16  Ops for the extraction

16.1 First time: preparing a PC

16.1.1 Installing the software

Whether you need to install any software for the extraction is mostly a matter of personal preference. You will need to validate every extraction script to make sure you didn’t accidently make a typo (e.g. forgot a quote) or extracted an entity in the wrong format.

One option is to do this using EVA (the Extraction Validation App), at https://opens.science/apps/eva. In that case, the only software you need is an application to edit plain text files. You can use whatever came with your operating system (e.g. Notepad in Windows, Text Edit in MacOS, or GNOME Text Editor in Ubuntu). You can also install a more powerful text editor, like Notepad++.

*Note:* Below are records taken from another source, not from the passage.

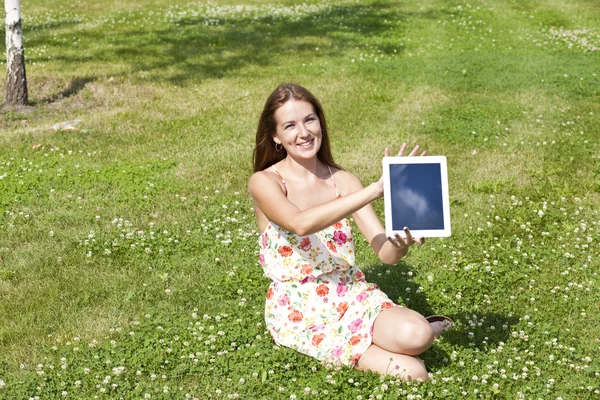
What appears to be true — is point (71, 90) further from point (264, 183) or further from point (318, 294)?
point (318, 294)

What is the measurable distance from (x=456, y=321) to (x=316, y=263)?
1777mm

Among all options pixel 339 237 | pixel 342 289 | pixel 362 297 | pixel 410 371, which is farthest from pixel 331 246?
pixel 410 371

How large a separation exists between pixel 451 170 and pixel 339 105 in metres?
4.04

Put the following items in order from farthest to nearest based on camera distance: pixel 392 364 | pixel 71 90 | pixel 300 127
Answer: pixel 71 90 < pixel 300 127 < pixel 392 364

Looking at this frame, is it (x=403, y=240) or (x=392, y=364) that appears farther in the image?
(x=392, y=364)

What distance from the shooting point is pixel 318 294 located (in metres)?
7.22

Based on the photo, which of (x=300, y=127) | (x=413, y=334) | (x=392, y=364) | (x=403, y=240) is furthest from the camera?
(x=300, y=127)

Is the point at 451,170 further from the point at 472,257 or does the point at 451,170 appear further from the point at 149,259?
the point at 149,259

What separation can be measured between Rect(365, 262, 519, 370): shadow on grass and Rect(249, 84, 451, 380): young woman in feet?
1.03

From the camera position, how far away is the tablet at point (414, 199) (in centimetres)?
617

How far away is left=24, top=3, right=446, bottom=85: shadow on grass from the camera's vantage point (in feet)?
63.1

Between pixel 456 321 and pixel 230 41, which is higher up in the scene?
pixel 230 41

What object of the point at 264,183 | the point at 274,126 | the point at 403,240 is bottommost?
the point at 403,240

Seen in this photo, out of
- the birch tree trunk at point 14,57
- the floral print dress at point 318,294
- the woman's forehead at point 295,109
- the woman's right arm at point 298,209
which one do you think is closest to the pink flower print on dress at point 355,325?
the floral print dress at point 318,294
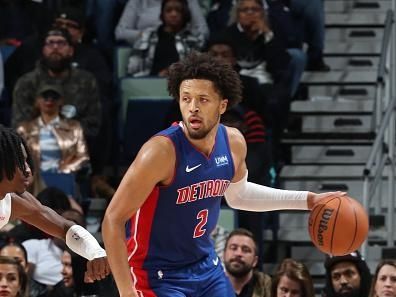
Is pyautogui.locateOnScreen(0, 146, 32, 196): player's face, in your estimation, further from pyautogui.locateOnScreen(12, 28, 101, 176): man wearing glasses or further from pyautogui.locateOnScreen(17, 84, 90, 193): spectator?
pyautogui.locateOnScreen(12, 28, 101, 176): man wearing glasses

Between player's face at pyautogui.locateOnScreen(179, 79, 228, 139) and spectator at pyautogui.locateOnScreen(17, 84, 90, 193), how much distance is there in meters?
4.13

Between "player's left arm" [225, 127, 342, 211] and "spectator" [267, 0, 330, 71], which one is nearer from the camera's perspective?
"player's left arm" [225, 127, 342, 211]

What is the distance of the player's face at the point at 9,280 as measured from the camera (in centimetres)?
812

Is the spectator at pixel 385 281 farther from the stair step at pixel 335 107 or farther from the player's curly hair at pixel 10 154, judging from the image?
the stair step at pixel 335 107

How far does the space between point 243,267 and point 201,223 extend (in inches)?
99.6

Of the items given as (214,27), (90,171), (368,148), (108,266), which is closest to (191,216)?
(108,266)

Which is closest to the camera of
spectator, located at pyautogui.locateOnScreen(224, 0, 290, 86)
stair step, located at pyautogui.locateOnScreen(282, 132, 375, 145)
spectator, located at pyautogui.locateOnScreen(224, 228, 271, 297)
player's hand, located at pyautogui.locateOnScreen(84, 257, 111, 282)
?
player's hand, located at pyautogui.locateOnScreen(84, 257, 111, 282)

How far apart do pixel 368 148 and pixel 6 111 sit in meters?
3.34

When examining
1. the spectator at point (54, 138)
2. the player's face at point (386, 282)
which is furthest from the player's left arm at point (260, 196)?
the spectator at point (54, 138)

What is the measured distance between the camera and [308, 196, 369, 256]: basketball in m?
6.40

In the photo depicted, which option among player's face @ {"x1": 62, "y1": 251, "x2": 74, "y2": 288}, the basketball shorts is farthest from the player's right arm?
player's face @ {"x1": 62, "y1": 251, "x2": 74, "y2": 288}

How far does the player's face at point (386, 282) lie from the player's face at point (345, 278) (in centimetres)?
48

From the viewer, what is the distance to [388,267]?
798cm

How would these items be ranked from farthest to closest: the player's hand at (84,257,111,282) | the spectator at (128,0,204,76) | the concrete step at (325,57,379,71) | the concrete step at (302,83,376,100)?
the concrete step at (325,57,379,71) < the concrete step at (302,83,376,100) < the spectator at (128,0,204,76) < the player's hand at (84,257,111,282)
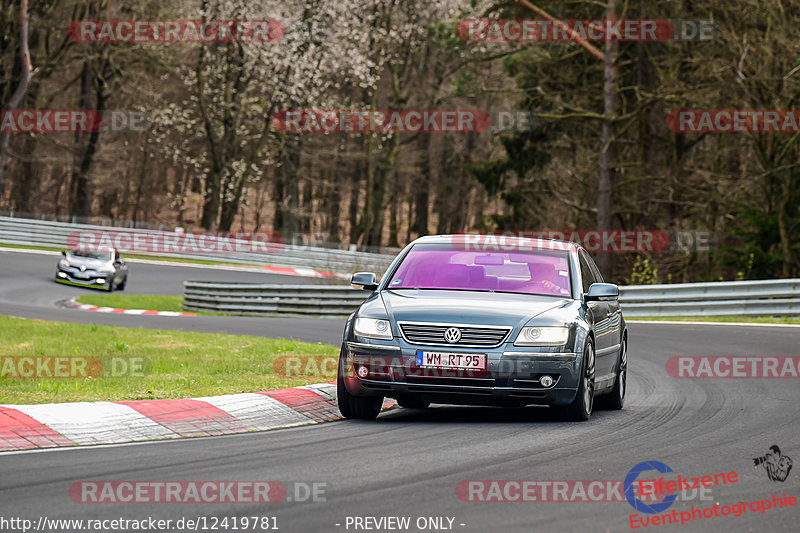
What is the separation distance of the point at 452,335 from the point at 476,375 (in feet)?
1.21

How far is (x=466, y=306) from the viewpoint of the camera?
31.5 ft

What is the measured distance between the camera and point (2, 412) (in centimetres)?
865

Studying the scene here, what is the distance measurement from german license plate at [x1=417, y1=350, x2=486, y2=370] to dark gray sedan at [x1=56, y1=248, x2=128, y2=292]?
26485 mm

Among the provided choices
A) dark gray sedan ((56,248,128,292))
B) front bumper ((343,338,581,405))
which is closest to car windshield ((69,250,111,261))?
dark gray sedan ((56,248,128,292))

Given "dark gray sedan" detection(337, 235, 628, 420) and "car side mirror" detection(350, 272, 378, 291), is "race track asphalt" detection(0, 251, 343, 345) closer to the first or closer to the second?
"car side mirror" detection(350, 272, 378, 291)

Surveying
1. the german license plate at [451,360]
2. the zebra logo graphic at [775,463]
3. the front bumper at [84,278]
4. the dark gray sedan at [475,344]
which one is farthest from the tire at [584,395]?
the front bumper at [84,278]

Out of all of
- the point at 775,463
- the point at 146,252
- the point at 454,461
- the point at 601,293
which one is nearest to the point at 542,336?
the point at 601,293

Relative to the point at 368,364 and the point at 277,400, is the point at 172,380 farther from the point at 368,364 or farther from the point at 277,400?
the point at 368,364

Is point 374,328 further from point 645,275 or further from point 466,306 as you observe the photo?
point 645,275

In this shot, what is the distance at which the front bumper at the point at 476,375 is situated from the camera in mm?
9258

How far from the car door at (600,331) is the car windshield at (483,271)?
32cm

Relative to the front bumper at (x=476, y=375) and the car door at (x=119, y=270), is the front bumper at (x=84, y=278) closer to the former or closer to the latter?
the car door at (x=119, y=270)

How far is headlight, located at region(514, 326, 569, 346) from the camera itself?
9.34 metres

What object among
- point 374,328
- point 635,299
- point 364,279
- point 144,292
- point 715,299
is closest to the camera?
point 374,328
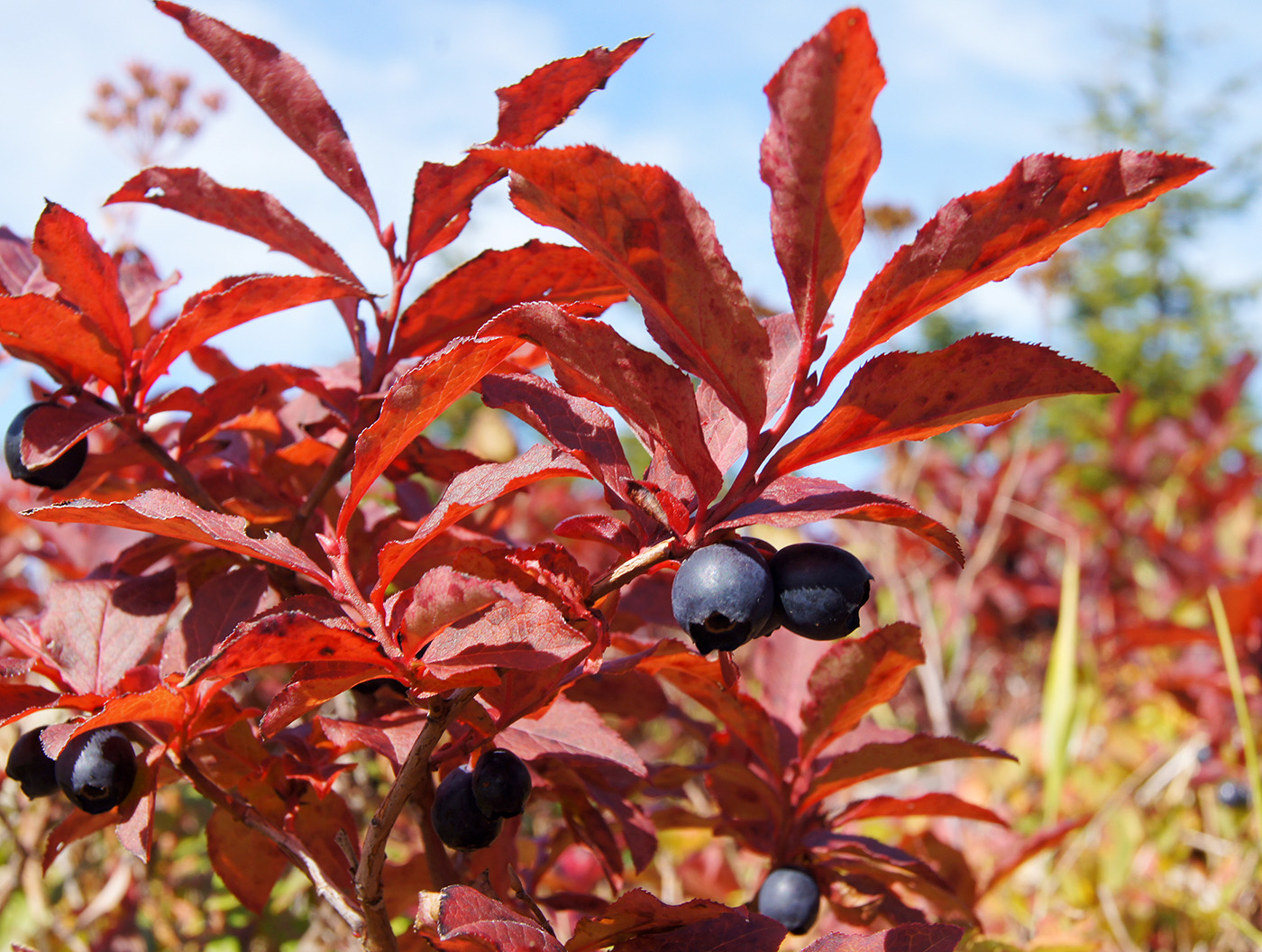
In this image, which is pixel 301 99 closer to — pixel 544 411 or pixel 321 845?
pixel 544 411

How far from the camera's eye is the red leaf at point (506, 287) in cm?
83

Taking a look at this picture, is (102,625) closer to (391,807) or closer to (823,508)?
(391,807)

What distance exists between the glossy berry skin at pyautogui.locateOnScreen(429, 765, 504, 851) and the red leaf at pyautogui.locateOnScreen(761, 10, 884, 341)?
436 mm

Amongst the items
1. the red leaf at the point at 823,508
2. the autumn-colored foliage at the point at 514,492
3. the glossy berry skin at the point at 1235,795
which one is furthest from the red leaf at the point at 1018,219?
the glossy berry skin at the point at 1235,795

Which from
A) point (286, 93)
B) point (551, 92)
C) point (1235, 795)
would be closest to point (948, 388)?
point (551, 92)

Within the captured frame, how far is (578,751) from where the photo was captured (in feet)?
2.63

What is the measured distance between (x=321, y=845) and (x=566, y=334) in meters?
0.53

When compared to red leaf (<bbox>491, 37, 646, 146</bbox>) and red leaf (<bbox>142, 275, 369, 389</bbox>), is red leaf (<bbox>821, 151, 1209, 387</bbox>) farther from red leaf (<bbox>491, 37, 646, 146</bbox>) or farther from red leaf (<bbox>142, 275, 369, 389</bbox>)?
red leaf (<bbox>142, 275, 369, 389</bbox>)

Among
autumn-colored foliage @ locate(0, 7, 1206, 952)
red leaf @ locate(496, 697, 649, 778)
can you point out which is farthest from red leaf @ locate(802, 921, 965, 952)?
red leaf @ locate(496, 697, 649, 778)

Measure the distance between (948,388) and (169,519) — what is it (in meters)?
0.49

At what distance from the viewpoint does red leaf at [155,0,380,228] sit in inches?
31.6

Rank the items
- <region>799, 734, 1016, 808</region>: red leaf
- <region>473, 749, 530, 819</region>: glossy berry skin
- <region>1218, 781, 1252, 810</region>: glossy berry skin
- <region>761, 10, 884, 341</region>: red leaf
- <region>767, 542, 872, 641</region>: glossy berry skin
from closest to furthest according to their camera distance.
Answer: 1. <region>761, 10, 884, 341</region>: red leaf
2. <region>767, 542, 872, 641</region>: glossy berry skin
3. <region>473, 749, 530, 819</region>: glossy berry skin
4. <region>799, 734, 1016, 808</region>: red leaf
5. <region>1218, 781, 1252, 810</region>: glossy berry skin

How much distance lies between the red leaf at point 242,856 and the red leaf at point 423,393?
47 centimetres

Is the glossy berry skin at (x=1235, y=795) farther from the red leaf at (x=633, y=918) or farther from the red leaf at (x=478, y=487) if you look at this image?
the red leaf at (x=478, y=487)
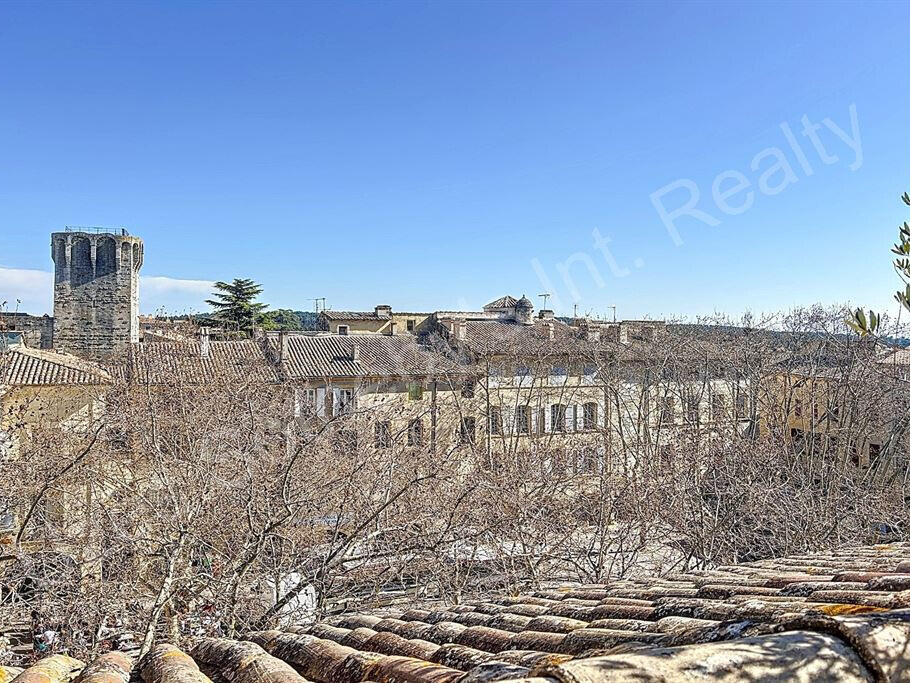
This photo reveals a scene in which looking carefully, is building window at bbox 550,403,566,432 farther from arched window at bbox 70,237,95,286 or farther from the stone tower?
arched window at bbox 70,237,95,286

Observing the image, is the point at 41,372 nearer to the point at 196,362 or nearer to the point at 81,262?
the point at 196,362

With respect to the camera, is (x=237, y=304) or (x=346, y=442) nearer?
(x=346, y=442)

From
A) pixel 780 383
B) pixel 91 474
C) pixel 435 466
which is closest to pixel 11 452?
pixel 91 474

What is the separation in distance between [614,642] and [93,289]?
34506mm

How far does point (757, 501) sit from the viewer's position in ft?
37.1

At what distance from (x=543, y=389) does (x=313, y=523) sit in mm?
14529

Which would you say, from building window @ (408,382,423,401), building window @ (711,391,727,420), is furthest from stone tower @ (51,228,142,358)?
building window @ (711,391,727,420)

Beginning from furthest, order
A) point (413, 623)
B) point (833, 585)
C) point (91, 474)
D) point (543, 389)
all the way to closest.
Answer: point (543, 389)
point (91, 474)
point (413, 623)
point (833, 585)

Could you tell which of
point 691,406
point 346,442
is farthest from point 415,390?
point 346,442

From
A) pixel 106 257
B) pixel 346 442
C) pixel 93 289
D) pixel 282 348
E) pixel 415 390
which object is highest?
pixel 106 257

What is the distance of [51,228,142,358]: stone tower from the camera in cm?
3111

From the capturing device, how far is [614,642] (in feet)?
8.09

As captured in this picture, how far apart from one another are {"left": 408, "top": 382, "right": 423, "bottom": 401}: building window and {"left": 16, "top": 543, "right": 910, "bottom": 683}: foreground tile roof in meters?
18.0

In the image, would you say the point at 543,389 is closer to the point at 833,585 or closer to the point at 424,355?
the point at 424,355
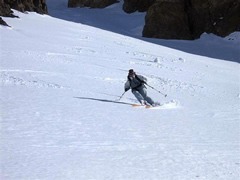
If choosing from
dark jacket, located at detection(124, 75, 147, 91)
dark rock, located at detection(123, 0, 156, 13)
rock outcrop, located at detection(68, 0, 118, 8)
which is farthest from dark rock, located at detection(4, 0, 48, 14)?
dark jacket, located at detection(124, 75, 147, 91)

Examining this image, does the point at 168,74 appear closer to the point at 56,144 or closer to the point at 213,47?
the point at 56,144

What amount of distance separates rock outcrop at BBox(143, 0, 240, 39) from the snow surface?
71.8ft

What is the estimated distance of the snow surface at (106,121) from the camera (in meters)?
6.58

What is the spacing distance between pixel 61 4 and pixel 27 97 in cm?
6035

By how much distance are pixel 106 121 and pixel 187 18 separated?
3757cm

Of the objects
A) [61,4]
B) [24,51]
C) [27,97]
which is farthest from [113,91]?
[61,4]

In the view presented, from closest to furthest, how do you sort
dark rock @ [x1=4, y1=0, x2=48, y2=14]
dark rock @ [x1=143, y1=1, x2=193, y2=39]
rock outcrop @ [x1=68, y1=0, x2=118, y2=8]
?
dark rock @ [x1=4, y1=0, x2=48, y2=14], dark rock @ [x1=143, y1=1, x2=193, y2=39], rock outcrop @ [x1=68, y1=0, x2=118, y2=8]

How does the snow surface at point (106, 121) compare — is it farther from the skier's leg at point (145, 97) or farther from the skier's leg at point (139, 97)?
the skier's leg at point (145, 97)

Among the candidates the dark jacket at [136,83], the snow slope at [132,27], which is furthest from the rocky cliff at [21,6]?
the dark jacket at [136,83]

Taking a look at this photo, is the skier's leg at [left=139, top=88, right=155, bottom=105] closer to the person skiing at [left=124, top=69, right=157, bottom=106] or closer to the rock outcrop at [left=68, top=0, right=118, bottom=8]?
the person skiing at [left=124, top=69, right=157, bottom=106]

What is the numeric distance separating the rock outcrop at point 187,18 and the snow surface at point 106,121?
71.8 ft

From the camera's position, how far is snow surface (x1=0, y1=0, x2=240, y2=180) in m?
6.58

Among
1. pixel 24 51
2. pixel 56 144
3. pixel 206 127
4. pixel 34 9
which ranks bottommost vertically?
pixel 34 9

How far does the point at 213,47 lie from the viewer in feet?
127
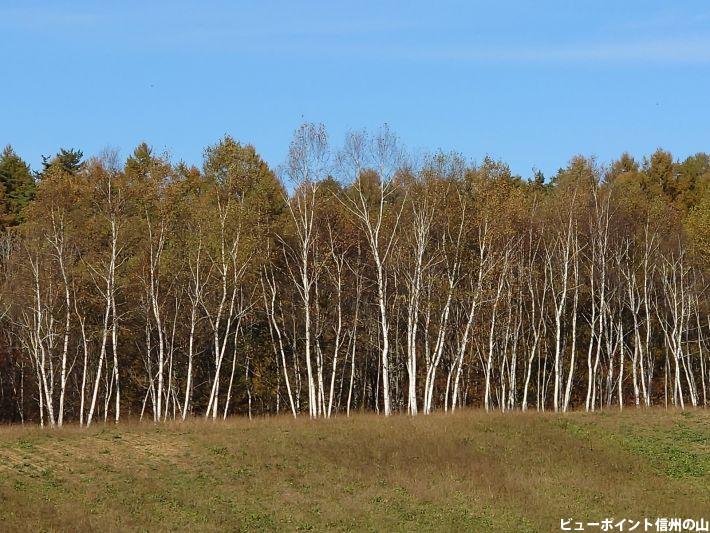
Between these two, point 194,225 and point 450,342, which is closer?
point 194,225

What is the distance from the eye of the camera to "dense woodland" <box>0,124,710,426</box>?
46656 mm

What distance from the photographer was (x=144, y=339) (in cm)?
5359

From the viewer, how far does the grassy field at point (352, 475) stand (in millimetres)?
26359

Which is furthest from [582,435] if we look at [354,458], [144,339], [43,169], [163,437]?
[43,169]

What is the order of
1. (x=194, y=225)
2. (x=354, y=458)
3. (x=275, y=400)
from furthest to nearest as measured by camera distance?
(x=275, y=400)
(x=194, y=225)
(x=354, y=458)

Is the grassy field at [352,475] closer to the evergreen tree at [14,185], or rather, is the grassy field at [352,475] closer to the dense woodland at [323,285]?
the dense woodland at [323,285]

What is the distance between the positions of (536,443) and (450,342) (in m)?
20.2

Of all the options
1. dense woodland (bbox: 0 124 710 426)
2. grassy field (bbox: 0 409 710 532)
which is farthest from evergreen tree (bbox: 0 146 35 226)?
grassy field (bbox: 0 409 710 532)

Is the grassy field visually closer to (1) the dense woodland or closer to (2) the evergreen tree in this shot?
(1) the dense woodland

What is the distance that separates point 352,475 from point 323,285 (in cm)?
2413

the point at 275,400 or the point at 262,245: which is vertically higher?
the point at 262,245

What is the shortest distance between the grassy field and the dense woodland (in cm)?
806

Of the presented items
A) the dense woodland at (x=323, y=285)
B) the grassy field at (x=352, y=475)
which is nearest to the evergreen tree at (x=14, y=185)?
the dense woodland at (x=323, y=285)

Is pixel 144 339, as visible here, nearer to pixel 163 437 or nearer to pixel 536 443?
pixel 163 437
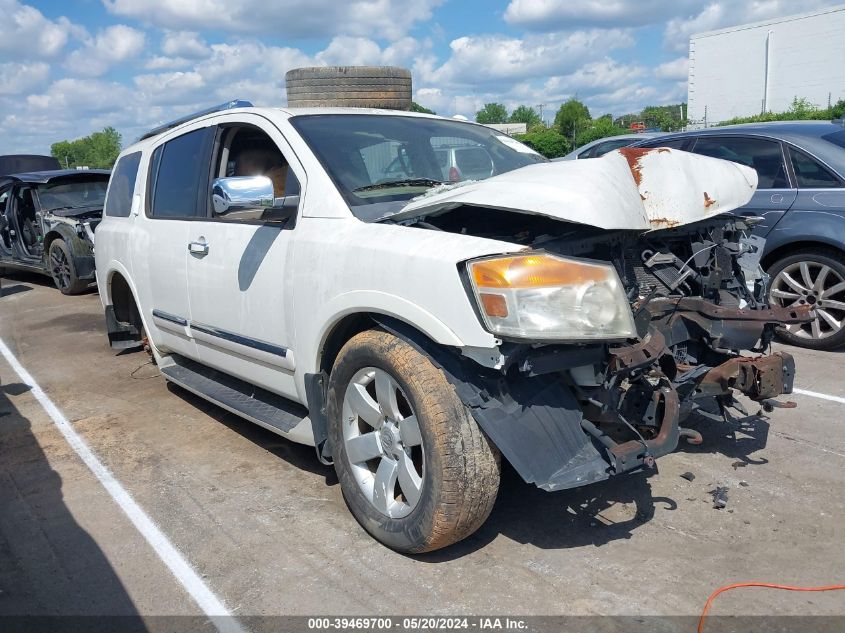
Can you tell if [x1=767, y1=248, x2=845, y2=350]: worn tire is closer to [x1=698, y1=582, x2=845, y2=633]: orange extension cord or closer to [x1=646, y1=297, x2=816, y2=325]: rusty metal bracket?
[x1=646, y1=297, x2=816, y2=325]: rusty metal bracket

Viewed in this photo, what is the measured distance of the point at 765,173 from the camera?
6.04m

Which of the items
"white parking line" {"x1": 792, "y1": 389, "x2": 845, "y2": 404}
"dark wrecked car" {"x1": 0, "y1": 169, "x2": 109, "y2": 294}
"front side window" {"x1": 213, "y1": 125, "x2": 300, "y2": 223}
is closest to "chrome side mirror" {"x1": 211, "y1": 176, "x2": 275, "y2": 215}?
"front side window" {"x1": 213, "y1": 125, "x2": 300, "y2": 223}

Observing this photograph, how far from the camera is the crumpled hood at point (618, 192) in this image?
2742 millimetres

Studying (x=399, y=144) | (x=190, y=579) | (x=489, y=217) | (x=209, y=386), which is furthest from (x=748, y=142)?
(x=190, y=579)

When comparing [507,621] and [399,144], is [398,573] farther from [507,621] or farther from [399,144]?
[399,144]

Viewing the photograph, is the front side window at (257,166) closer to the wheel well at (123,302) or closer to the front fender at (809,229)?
the wheel well at (123,302)

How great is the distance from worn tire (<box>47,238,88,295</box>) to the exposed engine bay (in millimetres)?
8753

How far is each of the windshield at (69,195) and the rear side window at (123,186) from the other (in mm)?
5654

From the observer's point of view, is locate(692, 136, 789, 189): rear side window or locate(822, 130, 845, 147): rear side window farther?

Alternatively, you can use RStudio and R. This has two advantages over the approach discussed in the last paragraph. First, you have the benefit of RStudio’s syntax coloring. This is very helpful to help you avoid accidentily omitting a quote or a parenthesis. In addition, you can then directly validate your extraction by ‘knitting’ or ‘rendering’ the R Extraction Script in R. If you want to use R and RStudio, you have to install these programs if they are not present yet:

  1. R: link to download R for Windows
  2. RStudio link to download RStudio
  3. Git link to download Git

For all three programs, you can accept the default options in the installation, but for Git, you may want to select that you use Notepad (or Notepad++ if you have it) as the default editor instead of Vim; and you may want to select “main” as default branch name instead of “master”.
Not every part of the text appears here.